Opunake supplies mostly small- to medium-sized firms through its Utilise business. It served 1,423 electricity accounts at the end of June – almost twice that two years earlier – according to Electricity Authority data.
But the firm, controlled by Hamilton-based WEL Networks since June, said it is quitting the retail market immediately to focus instead on growing its generation activities.
Chair Kevin Johnson said the board’s decision was a strategic one. The firm had done well but increased competition and volatile wholesale prices had made the past six to eight months particularly challenging.
“It’s both those things,” he told BusinessDesk. “The price swings are quite hard to address in a business sense.”
“We were a small player and with those market dynamics it’s quite difficult to compete effectively.”
Opunake is retaining the Utilise brand and has sold the customer book to Trustpower. Johnson wouldn’t disclose the sale price.
The block customer acquisition is the second by Trustpower this year and reflects the tough competition power retailers are facing in many parts of the market. Last month it completed the transfer of about 17,000 retail accounts from King Country Energy.
But it is not just the smaller players who have found the past year difficult.
Contact Energy yesterday said it lost $2 million on its ASX market-making activities during the past year, given the volatility of wholesale conditions and the tight spreads it must operate to.
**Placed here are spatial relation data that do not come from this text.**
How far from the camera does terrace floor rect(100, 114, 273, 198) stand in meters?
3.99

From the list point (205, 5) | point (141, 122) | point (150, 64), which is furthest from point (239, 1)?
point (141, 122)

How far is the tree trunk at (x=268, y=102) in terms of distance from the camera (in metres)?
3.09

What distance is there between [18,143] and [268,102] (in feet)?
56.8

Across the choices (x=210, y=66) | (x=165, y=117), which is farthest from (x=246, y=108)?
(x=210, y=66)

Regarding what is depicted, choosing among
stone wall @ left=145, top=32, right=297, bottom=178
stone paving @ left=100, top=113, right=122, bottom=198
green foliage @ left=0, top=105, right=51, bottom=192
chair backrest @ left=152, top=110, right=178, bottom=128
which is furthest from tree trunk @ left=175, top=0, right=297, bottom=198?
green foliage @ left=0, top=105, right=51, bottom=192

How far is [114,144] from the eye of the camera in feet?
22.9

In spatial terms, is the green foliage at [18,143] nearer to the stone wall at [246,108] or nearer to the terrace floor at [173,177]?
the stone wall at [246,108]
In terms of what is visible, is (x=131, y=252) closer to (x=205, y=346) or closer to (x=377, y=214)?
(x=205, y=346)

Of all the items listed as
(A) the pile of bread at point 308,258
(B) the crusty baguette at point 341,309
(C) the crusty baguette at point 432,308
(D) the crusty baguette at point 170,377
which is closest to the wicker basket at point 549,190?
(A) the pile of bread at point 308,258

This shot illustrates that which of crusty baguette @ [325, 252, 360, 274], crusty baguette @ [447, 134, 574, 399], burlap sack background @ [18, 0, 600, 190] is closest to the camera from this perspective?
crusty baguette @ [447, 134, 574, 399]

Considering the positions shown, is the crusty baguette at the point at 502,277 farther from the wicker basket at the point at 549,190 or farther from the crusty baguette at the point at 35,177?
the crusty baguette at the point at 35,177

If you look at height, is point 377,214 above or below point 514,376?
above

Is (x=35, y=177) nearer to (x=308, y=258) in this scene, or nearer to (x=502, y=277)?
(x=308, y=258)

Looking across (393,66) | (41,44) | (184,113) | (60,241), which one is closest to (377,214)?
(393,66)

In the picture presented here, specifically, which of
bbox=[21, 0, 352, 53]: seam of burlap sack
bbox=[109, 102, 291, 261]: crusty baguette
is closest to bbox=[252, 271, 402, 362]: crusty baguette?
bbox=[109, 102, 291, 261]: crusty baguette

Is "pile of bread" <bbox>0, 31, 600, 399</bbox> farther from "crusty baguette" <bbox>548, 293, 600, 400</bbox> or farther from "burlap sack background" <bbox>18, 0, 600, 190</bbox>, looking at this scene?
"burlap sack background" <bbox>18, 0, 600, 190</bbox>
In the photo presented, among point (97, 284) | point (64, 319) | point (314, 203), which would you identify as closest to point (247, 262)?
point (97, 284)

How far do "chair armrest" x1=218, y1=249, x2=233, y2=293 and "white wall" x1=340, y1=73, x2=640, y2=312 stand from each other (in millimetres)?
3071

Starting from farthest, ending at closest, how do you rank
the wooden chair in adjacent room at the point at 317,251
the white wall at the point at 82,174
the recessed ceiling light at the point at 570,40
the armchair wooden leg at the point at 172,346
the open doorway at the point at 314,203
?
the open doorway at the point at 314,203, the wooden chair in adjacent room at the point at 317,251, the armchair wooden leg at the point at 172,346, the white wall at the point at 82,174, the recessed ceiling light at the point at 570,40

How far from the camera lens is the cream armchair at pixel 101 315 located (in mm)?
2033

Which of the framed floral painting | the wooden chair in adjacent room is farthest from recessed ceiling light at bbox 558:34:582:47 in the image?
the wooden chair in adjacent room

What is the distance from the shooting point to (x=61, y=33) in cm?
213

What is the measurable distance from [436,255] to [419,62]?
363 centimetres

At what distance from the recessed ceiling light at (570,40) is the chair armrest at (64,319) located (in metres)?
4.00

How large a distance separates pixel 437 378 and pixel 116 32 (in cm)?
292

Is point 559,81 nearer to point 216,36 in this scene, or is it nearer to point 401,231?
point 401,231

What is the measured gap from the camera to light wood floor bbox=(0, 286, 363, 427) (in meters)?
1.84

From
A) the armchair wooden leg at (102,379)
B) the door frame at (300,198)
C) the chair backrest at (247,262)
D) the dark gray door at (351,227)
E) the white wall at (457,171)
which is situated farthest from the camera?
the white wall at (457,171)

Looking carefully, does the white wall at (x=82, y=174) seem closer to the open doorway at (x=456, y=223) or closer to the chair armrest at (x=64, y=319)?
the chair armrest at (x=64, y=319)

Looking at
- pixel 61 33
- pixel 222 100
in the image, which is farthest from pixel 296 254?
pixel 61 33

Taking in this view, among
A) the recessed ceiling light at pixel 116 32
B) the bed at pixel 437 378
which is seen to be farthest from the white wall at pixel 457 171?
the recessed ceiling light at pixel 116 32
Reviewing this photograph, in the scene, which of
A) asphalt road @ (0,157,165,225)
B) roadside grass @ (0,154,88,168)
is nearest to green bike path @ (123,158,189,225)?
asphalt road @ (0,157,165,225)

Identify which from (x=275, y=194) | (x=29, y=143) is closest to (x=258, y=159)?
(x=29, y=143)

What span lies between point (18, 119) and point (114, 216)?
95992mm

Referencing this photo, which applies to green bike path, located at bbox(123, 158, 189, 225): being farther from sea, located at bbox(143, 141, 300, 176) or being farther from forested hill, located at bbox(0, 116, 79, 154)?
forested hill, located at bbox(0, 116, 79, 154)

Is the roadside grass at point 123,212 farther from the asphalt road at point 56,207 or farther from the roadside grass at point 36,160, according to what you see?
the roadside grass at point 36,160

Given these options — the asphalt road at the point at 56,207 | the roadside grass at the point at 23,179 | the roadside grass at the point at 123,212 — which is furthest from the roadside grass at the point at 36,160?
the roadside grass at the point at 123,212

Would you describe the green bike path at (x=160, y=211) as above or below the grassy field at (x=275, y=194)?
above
Earnings from its own commercial and industrial customers also fell by $8 million as the firm surrendered volume rather than match low offers from rivals. The firm will now fold that business into its generation arm given there is little retail margin left on those sales.
Chief executive Dennis Barnes said pricing in that segment had trended closer to that of the ASX futures and tenders typically attract competitive bids from four generators, twice that just a few years ago.
He said there is now a complex wholesale relationship to manage with those customers, incorporating production and risk management.
The company already offers data, demand management and commercial-scale solar as services. Longer-term there will be more opportunities to help the larger users manage the complexity of reducing their carbon footprint, he said.
Trustpower is the country's fifth-largest power retailer by accounts. It supplies about 273,000 power connections, 38,000 gas connections and 89,000 telco accounts.
Last month it told investors the electricity sector remained highly competitive and that failures and further consolidations were likely.
It said its own commercial and industrial business was profitable and sustainable, selling about 1,700 gigawatt-hours of electricity annually. On average those customers – typically supplied on two- or three-year contracts - had been with the firm for seven years.
Opunake’s customer book peaked at almost 1,500 accounts in January. About 1,100 of the customers being transferred are on the North Island and the firm is aiming to complete the transfer by the end of September.
Johnson said the firm will start looking at generation options after that work is completed. The company operates 2 MW of gas-fired capacity at TAG Oil’s Cheal site in Taranaki and markets the production from a small hydro plant on the beach at Opunake.